There's no need to store separate local variables s_td, meean, just directly use .aggregate()
There's no need to have both lister and final. Just have one results dataframe final, and append to it, ignoring the index. (If you get issues with that, post updated code here, make sure it's reproducible)
I have searched and searched and not found what I would think was a common question. Which makes me think I'm going about this wrong. So I humbly ask these two versions of the same question.
I have a list of currency names, as strings. A short version would look like this:
col_names = ['australian_dollar', 'bulgarian_lev', 'brazilian_real']
I also have a list of dataframes (df_list). Each one is has a column for data, currency exchange rate, etc. Here's the head for one of them (sorry it's blurry, it was fine bigger but I stuck in an m in the URL because it was huge):
I would be stoked to assign each one of those strings col_list as a variable name for a data frame in df_list. I did make a dictionary where key/value was currency name and the corresponding df. But I didn't really know how to use it, primarily because it was unordered. Is there a way to zip col_list and df_list together? I could also just unpack each df in df_list and use the title of the second column be the title of the frame. That seems really cool.
So instead I just wrote something that gave me index numbers and then hand put them into the function I needed. Super kludgy but I want to make the overall project work for now. I end up with this in my figure code:
for ax, currency in zip((ax1, ax2, ax3, ax4), (df_list[38], df_list[19], df_list[10], df_list[0])):
ax.plot(currency["date"], currency["rolling_mean_30"])
And that's OK. I'm learning, not delivering something to a client. I can use it to make eight line plots. But I want to do this with 40 frames so I can get the annual or monthly volatility. I have to take a list of data frames and unpack them by hand.
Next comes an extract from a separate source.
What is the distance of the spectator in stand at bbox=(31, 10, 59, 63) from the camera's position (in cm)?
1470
Here is the second version of my question. Take df_list and:
def framer(currency):
index = col_names.index(currency)
df = df_list[index] # this is a dataframe containing a single currency and the columns built in cell 3
return df
brazilian_real = framer("brazilian_real")
Which unpacks the a df (but only if type out the name) and then:
def volatizer(currency):
all_the_years = [currency[currency['year'] == y] for y in currency['year'].unique()] # list of dataframes for each year
c_name = currency.columns[1]
df_dict = {}
for frame in all_the_years:
year_name = frame.iat[0,4] # the year for each df, becomes the "year" cell for annual volatility df
annual_volatility = frame["log_rate"].std()*253**.5 # volatility measured by standard deviation * 253 trading days per year raised to the 0.5 power
df_dict[year_name] = annual_volatility
df = pd.DataFrame.from_dict(df_dict, orient="index", columns=[c_name+"_annual_vol"]) # indexing on year, not sure if this is cool
return df
br_vol = volatizer(brazilian_real)
which returns a df with a row for each year and annual volatility. Then I want to concatenate them and use that for more charts. Ultimately make a little dashboard that lets you switch between weekly, monthly, annual and maybe set date lims.
So maybe there's some cool way to run those functions on the original df or on the lists of dfs that I don't know about. I have started using df.map and df.apply some.
But it seems to me it would be pretty handy to be able to unpack the one list using the names from the other. Basically same question, how do I get the dataframes in df_list out and attached to variable names?
Sorry if this is waaaay too long or a really bad way to do this. Thanks ahead of time!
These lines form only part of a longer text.